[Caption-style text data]
————
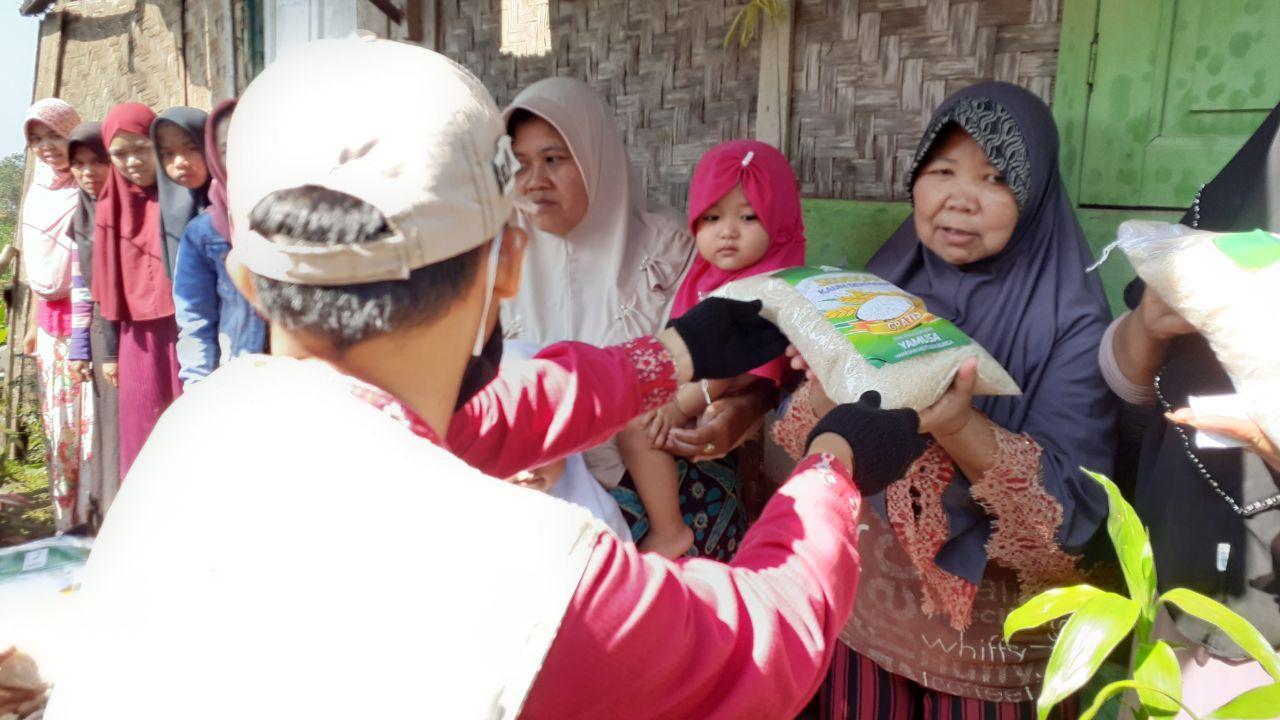 Yamusa Tanggap Lockdown Kepada Para Dhuafa Desa Cibeber Kab Cianjur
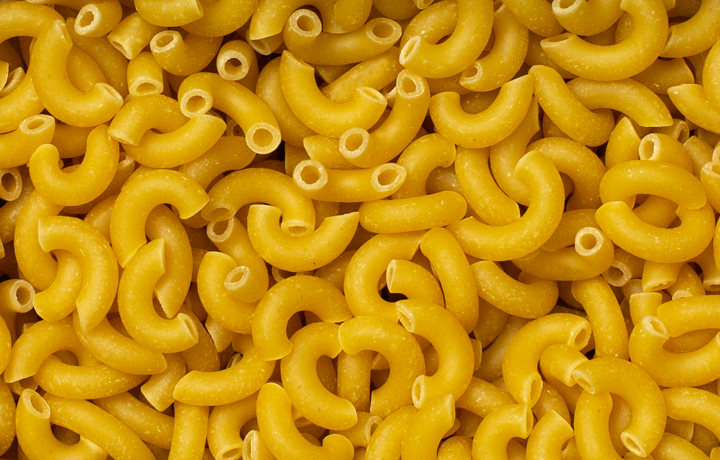 elbow pasta noodle background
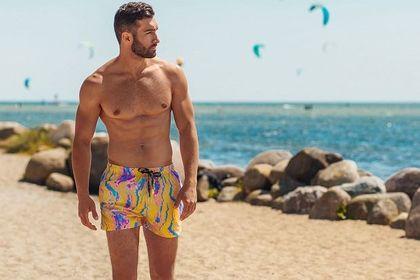 Męskie kąpielówki za mniej niż 30 złotych? Te modele we wzory to HIT na lato 2021!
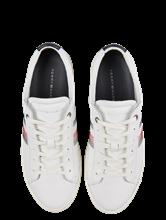 Bild von Sneakers mit Stickerei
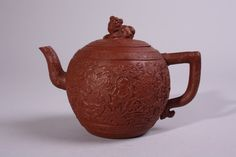 Nice red clay Yixing teapot, 18th century - Antiques | ArtListings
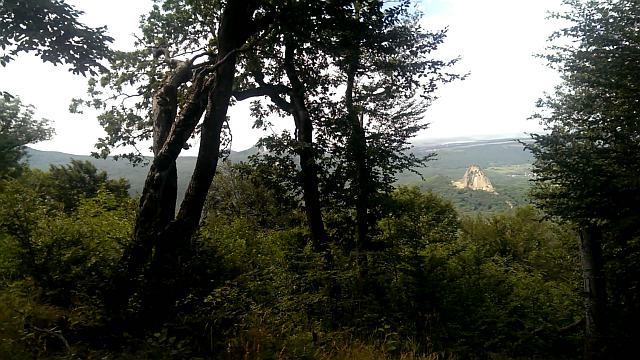Фото. Вид на гору Развал с вершины горы Железной.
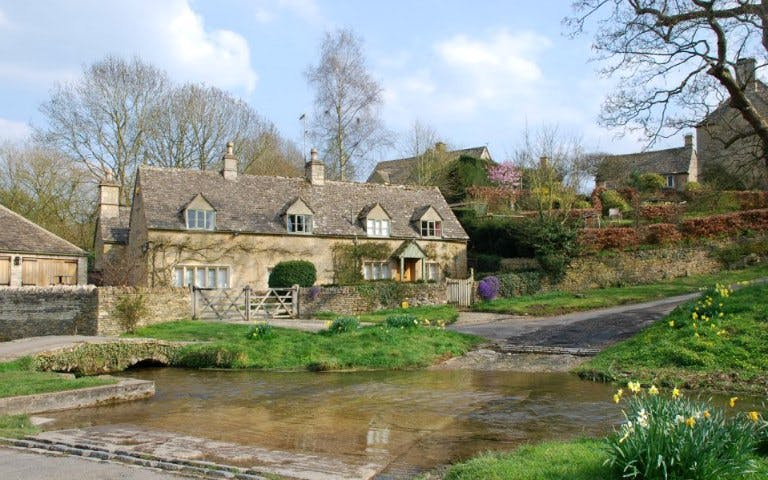 lunch in cotswolds & walking tour of villages-2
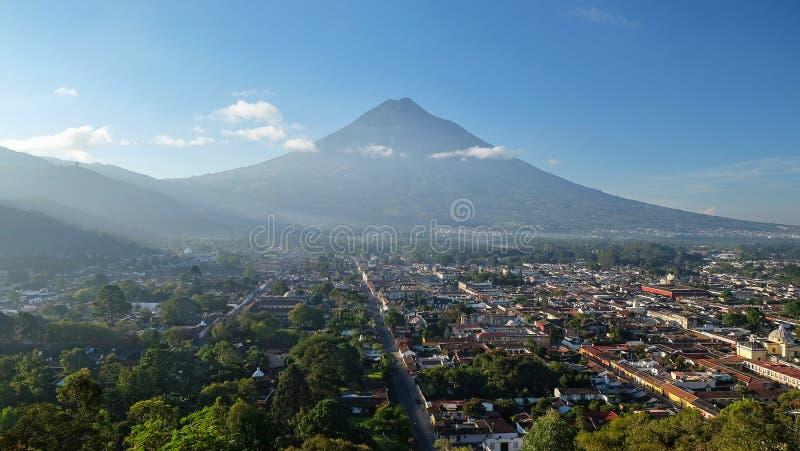 Soluppgång över Antiguastaden, Guatemala royaltyfria bilder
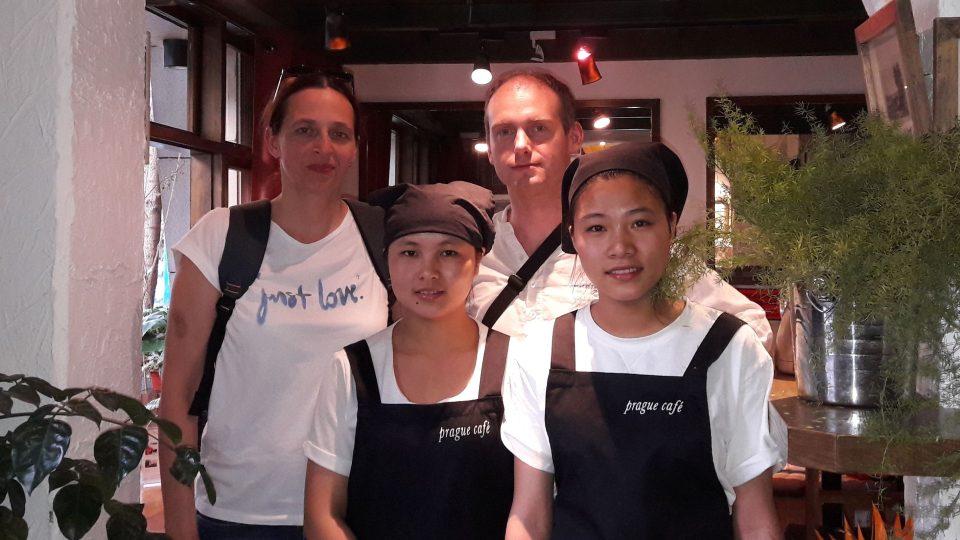 Servírky v Prague Café se s návštěvou z Česka vyfotily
————
[Aim of the task]: What is needed is an exact transcription of the lines from the one holding "Męskie kąpielówki za" to the end of the data, with every picture left out.

[Exercise output]:
 Męskie kąpielówki za mniej niż 30 złotych? Te modele we wzory to HIT na lato 2021!
 Bild von Sneakers mit Stickerei
 Nice red clay Yixing teapot, 18th century - Antiques | ArtListings
Фото. Вид на гору Развал с вершины горы Железной.
 lunch in cotswolds & walking tour of villages-2
 Soluppgång över Antiguastaden, Guatemala royaltyfria bilder
 Servírky v Prague Café se s návštěvou z Česka vyfotily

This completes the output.